Later on, I looked at some random linear algebra problems, such as proving that an invertible matrix A is normal iff A^*A^{-1} is unitary, and that the spectrum of A^* is the complex conjugate of the spectrum of A, which can be shown via examination of A^* - \lambda I. Following that, I stumbled across some text involving minors of matrices, which reminded me of the definition of determinant, the most formal one of which is \sum_{\sigma \in S_n}\mathrm{sgn}(\sigma)\prod_{i=1}^{n}a_{i,\sigma_{i}}. In school though we learn its computation via minors with alternating signs as one goes along. Well, why not relate the two formulas.

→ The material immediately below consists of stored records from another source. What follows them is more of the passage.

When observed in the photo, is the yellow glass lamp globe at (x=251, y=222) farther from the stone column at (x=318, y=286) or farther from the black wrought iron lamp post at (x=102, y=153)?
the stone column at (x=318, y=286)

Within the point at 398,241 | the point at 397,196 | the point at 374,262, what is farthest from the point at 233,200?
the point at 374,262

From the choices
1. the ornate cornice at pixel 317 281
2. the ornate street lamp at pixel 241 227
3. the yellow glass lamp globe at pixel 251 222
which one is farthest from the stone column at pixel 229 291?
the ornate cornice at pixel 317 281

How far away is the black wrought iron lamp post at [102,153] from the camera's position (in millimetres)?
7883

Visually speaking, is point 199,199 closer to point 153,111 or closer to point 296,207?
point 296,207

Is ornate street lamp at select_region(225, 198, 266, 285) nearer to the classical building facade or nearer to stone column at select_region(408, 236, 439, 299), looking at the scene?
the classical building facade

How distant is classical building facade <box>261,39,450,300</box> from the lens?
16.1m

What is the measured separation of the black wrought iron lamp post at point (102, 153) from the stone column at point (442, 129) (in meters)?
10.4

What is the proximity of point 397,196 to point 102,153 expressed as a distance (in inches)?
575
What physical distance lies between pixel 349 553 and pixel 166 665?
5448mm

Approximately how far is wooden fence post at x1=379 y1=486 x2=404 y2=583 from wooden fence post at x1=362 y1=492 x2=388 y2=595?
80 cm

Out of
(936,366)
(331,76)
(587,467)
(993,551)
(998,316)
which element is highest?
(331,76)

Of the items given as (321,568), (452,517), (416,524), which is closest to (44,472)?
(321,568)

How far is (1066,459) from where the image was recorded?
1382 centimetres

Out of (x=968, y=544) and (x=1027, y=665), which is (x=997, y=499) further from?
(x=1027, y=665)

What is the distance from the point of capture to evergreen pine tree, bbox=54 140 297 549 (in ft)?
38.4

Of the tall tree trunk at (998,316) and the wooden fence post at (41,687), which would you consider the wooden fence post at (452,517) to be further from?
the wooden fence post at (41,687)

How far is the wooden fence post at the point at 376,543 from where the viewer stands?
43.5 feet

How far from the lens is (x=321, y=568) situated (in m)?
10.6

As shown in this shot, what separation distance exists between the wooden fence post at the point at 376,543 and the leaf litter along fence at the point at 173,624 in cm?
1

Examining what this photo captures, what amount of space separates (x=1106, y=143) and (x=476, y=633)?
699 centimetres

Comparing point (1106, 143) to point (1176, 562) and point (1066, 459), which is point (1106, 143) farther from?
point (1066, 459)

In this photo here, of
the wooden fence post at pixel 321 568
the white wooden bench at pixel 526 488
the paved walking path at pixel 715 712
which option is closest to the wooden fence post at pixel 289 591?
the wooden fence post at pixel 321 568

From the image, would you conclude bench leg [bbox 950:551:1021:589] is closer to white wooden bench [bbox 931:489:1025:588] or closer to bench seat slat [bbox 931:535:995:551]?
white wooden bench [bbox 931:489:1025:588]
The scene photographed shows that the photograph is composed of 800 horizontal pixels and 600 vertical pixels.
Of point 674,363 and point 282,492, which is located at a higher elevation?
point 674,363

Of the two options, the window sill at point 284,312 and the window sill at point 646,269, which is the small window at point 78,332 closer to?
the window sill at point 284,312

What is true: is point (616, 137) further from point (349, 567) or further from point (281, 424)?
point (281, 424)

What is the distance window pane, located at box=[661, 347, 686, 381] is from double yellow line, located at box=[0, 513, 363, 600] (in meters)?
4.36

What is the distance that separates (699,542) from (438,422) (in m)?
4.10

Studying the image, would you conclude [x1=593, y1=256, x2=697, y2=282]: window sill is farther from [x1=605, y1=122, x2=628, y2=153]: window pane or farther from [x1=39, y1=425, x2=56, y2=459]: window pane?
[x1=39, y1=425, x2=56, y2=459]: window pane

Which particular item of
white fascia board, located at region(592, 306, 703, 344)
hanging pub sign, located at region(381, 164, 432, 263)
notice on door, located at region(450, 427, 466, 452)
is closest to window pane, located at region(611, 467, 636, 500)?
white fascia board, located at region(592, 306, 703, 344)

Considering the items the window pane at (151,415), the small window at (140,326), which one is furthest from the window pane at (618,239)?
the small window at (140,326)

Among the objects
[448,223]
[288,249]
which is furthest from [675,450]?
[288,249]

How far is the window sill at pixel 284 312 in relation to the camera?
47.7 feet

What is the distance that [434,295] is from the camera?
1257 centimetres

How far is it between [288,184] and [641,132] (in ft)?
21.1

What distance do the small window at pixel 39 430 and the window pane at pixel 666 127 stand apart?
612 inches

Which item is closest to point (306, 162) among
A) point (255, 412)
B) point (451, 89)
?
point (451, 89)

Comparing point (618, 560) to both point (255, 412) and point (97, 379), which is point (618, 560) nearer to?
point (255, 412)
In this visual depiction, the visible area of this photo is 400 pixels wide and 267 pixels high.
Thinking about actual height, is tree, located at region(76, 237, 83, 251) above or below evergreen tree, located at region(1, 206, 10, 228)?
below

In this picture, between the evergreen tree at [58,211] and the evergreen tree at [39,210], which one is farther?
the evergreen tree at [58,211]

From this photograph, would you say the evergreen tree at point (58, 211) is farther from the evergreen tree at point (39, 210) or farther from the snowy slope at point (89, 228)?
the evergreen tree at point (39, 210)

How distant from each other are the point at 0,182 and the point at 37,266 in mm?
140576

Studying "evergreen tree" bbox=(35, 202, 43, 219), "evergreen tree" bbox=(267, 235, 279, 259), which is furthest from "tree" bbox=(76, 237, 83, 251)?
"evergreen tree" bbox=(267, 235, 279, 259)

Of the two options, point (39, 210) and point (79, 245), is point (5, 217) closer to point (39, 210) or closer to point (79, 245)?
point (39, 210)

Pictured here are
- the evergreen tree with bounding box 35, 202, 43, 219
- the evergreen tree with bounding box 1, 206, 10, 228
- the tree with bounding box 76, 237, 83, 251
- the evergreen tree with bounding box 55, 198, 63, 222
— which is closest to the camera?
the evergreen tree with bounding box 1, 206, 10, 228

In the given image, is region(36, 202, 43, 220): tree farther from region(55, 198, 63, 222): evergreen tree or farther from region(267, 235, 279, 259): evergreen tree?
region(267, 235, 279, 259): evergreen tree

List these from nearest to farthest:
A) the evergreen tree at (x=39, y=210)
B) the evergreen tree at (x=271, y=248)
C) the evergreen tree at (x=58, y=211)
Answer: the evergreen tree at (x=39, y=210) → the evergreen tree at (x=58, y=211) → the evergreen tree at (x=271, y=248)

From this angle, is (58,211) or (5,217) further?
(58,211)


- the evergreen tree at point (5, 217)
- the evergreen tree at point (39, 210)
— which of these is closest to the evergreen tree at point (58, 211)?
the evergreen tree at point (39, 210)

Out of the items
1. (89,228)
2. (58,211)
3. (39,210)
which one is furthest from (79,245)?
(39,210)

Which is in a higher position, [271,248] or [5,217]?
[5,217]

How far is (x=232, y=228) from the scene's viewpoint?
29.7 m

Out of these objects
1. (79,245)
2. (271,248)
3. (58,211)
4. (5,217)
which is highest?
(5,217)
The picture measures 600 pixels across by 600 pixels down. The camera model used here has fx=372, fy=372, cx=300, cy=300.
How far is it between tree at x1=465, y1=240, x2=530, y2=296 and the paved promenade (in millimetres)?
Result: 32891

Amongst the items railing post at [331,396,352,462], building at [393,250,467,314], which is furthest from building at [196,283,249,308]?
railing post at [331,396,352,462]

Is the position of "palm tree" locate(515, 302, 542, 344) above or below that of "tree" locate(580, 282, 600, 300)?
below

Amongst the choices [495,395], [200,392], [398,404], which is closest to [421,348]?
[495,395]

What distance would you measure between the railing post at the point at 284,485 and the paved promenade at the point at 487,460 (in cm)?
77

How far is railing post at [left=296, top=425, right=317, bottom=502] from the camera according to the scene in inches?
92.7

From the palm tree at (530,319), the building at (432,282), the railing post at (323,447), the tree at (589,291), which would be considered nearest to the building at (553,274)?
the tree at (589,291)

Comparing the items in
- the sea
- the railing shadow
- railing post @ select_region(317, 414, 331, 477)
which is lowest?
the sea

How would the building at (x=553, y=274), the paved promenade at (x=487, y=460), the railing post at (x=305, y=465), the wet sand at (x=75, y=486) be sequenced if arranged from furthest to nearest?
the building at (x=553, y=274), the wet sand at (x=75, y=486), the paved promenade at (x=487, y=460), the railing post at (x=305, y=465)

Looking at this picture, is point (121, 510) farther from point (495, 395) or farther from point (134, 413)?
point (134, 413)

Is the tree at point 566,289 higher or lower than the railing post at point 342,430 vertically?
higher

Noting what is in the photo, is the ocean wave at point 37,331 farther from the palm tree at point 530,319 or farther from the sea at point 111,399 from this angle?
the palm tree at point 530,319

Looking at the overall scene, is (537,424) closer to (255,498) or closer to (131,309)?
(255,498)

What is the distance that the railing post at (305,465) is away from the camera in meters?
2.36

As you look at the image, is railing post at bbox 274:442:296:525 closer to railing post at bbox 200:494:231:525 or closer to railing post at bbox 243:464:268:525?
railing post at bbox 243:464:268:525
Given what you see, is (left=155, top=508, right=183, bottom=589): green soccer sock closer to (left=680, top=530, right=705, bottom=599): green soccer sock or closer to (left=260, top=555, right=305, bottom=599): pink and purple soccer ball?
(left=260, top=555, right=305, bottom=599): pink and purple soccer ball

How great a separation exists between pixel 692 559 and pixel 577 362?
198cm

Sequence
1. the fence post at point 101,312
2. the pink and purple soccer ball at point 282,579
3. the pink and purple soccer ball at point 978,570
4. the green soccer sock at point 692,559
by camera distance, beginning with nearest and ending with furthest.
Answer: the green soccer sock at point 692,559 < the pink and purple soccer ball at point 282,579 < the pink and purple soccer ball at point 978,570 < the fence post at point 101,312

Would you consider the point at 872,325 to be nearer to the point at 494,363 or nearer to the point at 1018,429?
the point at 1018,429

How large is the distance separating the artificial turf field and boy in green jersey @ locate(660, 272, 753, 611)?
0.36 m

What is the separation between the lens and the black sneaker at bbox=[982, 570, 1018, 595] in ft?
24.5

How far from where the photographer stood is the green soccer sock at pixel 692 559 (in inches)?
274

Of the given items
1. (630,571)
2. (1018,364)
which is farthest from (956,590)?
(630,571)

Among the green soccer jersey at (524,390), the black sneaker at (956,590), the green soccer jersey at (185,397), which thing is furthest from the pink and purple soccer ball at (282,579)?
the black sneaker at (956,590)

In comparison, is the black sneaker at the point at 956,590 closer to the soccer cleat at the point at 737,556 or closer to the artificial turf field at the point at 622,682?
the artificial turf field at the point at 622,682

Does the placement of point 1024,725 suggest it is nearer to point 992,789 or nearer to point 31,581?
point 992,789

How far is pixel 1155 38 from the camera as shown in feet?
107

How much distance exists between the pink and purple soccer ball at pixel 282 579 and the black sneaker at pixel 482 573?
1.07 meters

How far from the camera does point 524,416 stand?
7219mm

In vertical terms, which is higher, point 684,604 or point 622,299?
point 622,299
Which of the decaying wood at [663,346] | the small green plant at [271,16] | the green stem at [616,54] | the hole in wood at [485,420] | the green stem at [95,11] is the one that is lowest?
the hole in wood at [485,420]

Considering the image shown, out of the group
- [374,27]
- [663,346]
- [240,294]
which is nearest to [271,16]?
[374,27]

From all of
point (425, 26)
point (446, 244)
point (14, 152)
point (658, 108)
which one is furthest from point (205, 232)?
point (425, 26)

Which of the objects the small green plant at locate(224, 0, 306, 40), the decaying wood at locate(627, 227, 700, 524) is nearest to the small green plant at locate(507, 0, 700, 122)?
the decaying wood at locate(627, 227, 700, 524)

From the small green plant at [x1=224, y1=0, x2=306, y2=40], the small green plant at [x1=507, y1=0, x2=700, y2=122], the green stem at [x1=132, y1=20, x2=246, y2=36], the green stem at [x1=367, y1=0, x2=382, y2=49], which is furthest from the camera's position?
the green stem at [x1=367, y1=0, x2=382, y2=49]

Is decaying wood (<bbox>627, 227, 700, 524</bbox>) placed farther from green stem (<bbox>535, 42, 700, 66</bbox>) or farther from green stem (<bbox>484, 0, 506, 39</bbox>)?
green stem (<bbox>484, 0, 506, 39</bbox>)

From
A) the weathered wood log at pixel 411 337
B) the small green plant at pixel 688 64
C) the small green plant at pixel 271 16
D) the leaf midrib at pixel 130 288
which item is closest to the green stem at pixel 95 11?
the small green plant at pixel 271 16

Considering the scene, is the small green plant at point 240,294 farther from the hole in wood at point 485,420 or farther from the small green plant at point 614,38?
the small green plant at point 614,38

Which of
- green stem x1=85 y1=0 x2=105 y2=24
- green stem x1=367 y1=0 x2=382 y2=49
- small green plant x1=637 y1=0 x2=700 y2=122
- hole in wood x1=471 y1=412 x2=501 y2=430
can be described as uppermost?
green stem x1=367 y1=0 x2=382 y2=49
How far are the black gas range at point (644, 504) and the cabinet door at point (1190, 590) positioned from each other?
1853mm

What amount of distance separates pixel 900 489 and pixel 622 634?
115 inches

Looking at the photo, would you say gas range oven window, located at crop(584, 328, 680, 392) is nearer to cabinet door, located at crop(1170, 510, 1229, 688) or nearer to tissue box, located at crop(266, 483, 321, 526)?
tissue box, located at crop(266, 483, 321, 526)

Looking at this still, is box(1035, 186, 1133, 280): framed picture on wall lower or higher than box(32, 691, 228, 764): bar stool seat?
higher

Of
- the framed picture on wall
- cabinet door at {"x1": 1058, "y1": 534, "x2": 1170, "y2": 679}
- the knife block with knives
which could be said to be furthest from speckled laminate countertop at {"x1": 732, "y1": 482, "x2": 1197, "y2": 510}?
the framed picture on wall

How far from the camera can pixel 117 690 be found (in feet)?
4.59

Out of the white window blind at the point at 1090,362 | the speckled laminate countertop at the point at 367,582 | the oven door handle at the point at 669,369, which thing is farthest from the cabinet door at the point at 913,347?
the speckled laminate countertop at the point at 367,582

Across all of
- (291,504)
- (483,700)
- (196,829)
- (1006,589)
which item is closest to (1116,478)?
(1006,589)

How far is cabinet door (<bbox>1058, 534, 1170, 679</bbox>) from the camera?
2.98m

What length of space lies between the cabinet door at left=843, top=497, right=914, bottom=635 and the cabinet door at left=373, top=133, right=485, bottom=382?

In this computation, we are partitioning based on the element that 1 or any specific element of [n] = \{1, 2, \ldots, n\}, with a corresponding row in the matrix, maps to. How is the sign determined for each? Why does it alternate. Well, with the mapping for 1 already determined in each case, it remains to determine the mapping for the remainder, 2 through n. There are (n-1)! of them, from \{2, 3, \ldots, n\} to [n] \setminus \sigma_1. If we were to treat 1 through i-1 as shifted up by one so as to make it a self map on \{2, 3, \ldots, n\} then each entry in the sum of the determinant of the minor would have its sign as the sign of the number of two cycles between consecutive elements (which generate the symmetric group). Following that, we’d need to shift back down \{2, 3, \ldots, i\}, the presentation of which, in generator decomposition, would be (i\ i+1)(i-1\ i) \ldots (1\ 2), which has sign equal to the sign of i, which is one minus the column we’re at, thereby explaining why we alternate, starting with positive.